Some goodness is present in the current arrangement. Office 365 customers get “evergreen” software (even if they don’t want it, or realize that they are getting it), on-premises customers should get higher quality software (a problem recently, but signs are that quality is improving), and Microsoft’s marketing fraternity are able to take the battle to Google because Office 365 can introduce new features at the same rapid cadence that seems to have become the norm for cloud-based email services.
Back to the EHLO post, you might wonder how to track Office 365. It’s difficult, because even though more recent code is running, features might not have been “lit up” (made visible to end users).

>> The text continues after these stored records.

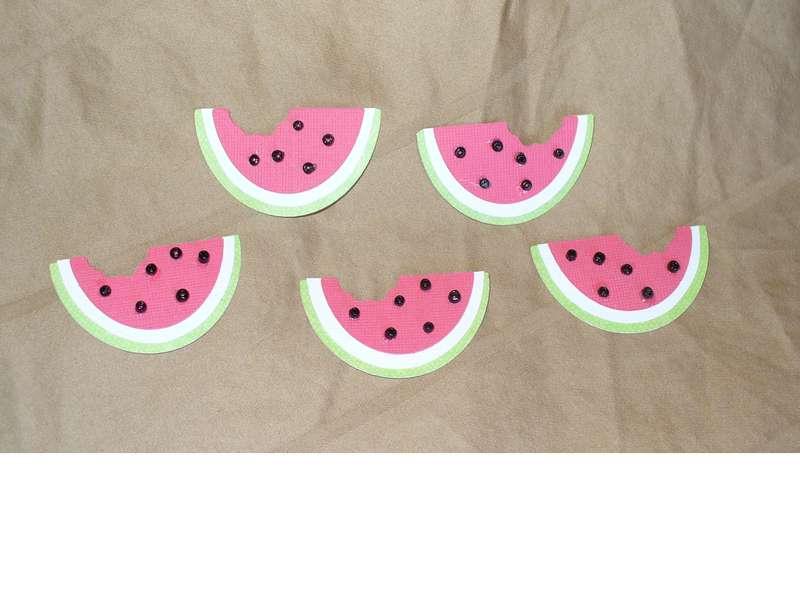 Watermelon Inchies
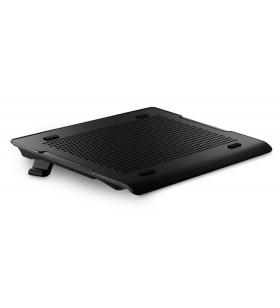 """Cooler Master Gaming NotePal A200 suporturi de răcire pentru calculatoarele portabile 40,6 cm (16"""") 1200 RPM Negru"""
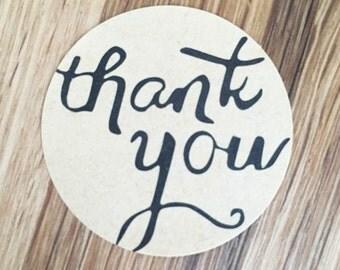 "Sticker round Kraft - ""Thank You"" - LOT of 10"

Thus, at the time of writing, my Office 365 tenant domain is running version 820.5 (run the Get-OrganizationConfig cmdlet and check the value of the AdminDisplayVersion attribute) whereas Exchange 2013 CU3 is version 775.38. According to one of my Microsoft sources, a new Exchange build is produced five times weekly. Given that the version number running in Office 365 is some forty-five versions ahead of CU3, you can speculate that Exchange Online is about nine weeks ahead of its on-premises cousin when this snapshot was taken. The gap flexes over the development cycle but this is a reasonable indication of the gap that exists between the respective software builds. In this instance, Office 365 is running a variant of what will eventually be Exchange 2013 CU4 (or Exchange 2013 SP1), which is what you would expect.
Clues are visible and evidence can be gathered to show that Office 365 does indeed run newer software. But apart from the notes on the Office 365 "service upgrades blog", it is possible that you will see little evidence of new features until they surface in Outlook Web App or the Exchange Administration Center (I am too lazy to go looking for a new EMS cmdlet). No doubt the new features will light up and delight me in due course. Until then, I’m clueless.